Print the rows below word for word, changing nothing.

"""

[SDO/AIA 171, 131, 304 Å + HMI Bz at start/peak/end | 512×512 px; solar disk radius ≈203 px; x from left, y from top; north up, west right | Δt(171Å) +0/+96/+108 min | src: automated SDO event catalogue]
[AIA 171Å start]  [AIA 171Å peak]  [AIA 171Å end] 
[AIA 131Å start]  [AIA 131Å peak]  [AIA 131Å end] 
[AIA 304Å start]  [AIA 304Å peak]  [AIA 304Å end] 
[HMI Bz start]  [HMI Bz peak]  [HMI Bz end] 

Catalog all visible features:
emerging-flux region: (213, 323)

"""

Complete output –
[SDO/AIA 171, 131, 304 Å + HMI Bz at start/peak/end | 512×512 px; solar disk radius ≈203 px; x from left, y from top; north up, west right | Δt(171Å) +0/+96/+108 min | src: automated SDO event catalogue]
[AIA 171Å start]  [AIA 171Å peak]  [AIA 171Å end] 
[AIA 131Å start]  [AIA 131Å peak]  [AIA 131Å end] 
[AIA 304Å start]  [AIA 304Å peak]  [AIA 304Å end] 
[HMI Bz start]  [HMI Bz peak]  [HMI Bz end] 

Catalog all visible features:
emerging-flux region: (213, 323)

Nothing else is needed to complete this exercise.